Whole-genomic sequencing has shown that pNETs have a unique genetic landscape compared with their exocrine counterpart and small bowel NETs. For example, compared with small bowel NETs, pNETs carry a significantly higher frequency of mutations in MEN1, FOXO3, ATRX, and TSC2 genes. A recent study also showed that sporadic pNETs frequently harbor germline mutations, including mutations in the DNA repair genes MUTYH, CHEK2, and BRCA2. Overall, more than half of pNETs carry somatic mutations at the ATRX, DAXX, or MEN1 (A-D-M) genes, which is associated with inferior prognosis compared with A-D-M wild-type status. This A-D-M status (mutated vs wild) can potentially be helpful in stratifying the prognosis of well-differentiated pNETs and aid in counseling patients. However, results of studies published thus far have been somewhat discordant, perhaps due to the disease stage of the cohorts that were analyzed. Loss of function of ATRX and DAXX is associated with alternative lengthening of telomeres (ALT), which in turn is associated with adverse outcomes. The presence of ALT, which can be conveniently detected with fluorescence in situ hybridization, is associated with an increased risk of metastases in small pNETs, and may be a useful tool to predict outcomes following resection. Further validation of ALT as a prognosticator is needed. The somatic mutations in pNETs are commonly found in genes involved in 4 main pathways: chromatin remodeling, DNA damage repair, activation of the mammalian target of rapamycin (mTOR) signaling, and telomere maintenance.

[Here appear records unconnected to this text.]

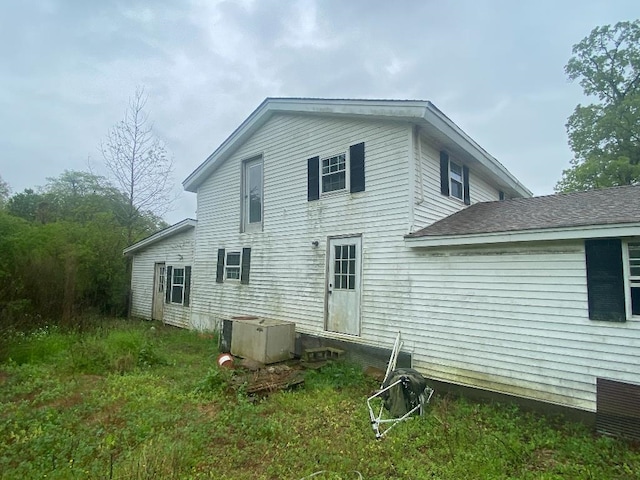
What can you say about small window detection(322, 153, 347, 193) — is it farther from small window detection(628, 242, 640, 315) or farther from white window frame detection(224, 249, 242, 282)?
small window detection(628, 242, 640, 315)

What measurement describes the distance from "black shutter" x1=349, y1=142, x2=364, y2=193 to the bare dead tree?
44.3ft

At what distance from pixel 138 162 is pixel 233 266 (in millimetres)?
11179

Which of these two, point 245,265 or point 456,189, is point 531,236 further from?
point 245,265

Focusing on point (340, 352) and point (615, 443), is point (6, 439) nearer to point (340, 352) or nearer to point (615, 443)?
point (340, 352)

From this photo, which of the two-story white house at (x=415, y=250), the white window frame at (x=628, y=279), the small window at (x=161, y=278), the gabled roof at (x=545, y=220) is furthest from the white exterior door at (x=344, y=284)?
the small window at (x=161, y=278)

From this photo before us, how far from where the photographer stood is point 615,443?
404cm

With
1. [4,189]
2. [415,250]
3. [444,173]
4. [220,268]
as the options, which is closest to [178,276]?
[220,268]

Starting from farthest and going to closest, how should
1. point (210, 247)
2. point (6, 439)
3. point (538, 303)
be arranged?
Result: point (210, 247) < point (538, 303) < point (6, 439)

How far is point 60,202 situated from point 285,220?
25.7m

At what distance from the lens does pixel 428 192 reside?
7.16m

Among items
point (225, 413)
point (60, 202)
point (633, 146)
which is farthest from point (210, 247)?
point (60, 202)

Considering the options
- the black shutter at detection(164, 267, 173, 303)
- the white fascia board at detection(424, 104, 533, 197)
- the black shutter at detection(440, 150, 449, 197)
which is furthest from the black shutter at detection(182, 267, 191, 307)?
the white fascia board at detection(424, 104, 533, 197)

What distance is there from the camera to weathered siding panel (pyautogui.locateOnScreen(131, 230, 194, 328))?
12469 millimetres

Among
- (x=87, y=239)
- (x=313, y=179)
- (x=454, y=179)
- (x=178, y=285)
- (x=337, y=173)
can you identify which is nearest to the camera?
(x=337, y=173)
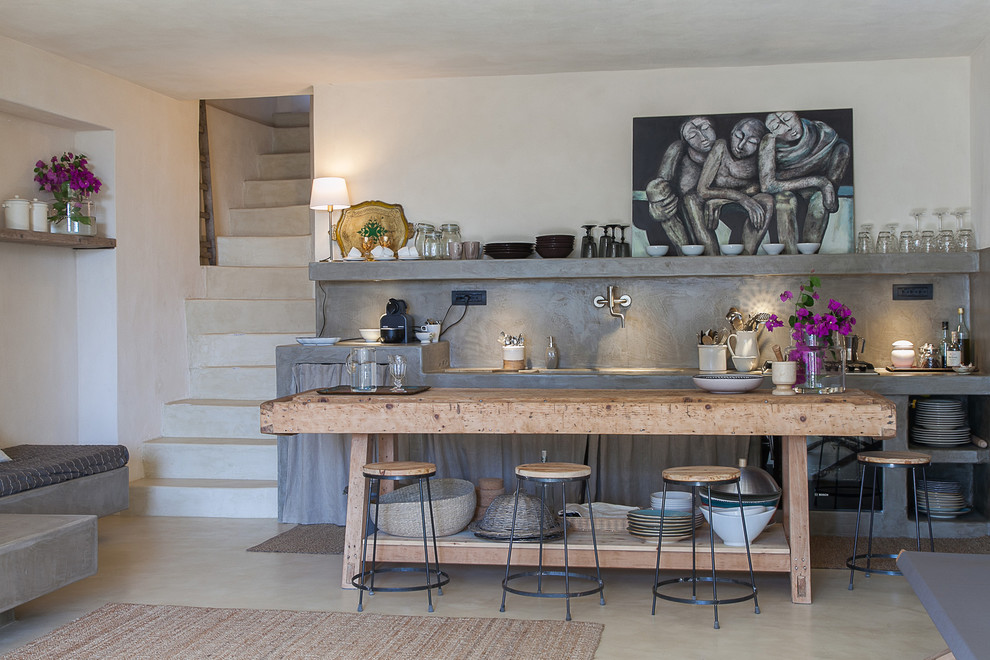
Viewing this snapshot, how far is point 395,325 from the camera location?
6.41m

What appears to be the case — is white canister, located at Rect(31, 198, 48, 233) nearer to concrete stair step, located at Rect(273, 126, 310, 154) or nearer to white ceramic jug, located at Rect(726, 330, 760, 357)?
concrete stair step, located at Rect(273, 126, 310, 154)

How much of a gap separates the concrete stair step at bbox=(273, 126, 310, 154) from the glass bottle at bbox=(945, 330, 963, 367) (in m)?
5.99

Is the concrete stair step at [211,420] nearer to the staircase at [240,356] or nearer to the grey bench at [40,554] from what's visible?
the staircase at [240,356]

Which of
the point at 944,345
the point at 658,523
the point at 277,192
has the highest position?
the point at 277,192

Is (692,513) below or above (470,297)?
below

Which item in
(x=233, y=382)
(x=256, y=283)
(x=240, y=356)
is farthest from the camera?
(x=256, y=283)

The identification of alterations of these pathways may have important therapeutic implications in terms of developing novel systemic therapies for pNETs and improving upon currently known active drugs in pNETs (eg, everolimus with mTOR inhibition). While the reported alterations do not yet routinely inform treatment decisions, genomic predictors of outcomes should be incorporated in future prospective trials of therapies for pNETs as correlative studies.

Financial Disclosure: The authors have no significant financial interest in or other relationship with the manufacturer of any product or provider of any service mentioned in this article.

Dr. Halfdanarson is a medical oncologist focusing on gastrointestinal malignancies, especially neuroendocrine tumors and hepatobiliary tumors, at Mayo Clinic.

Dr. Sonbol is an oncologist at Mayo Clinic, with special interest in neuroendocrine tumors and gastrointestinal malignancies.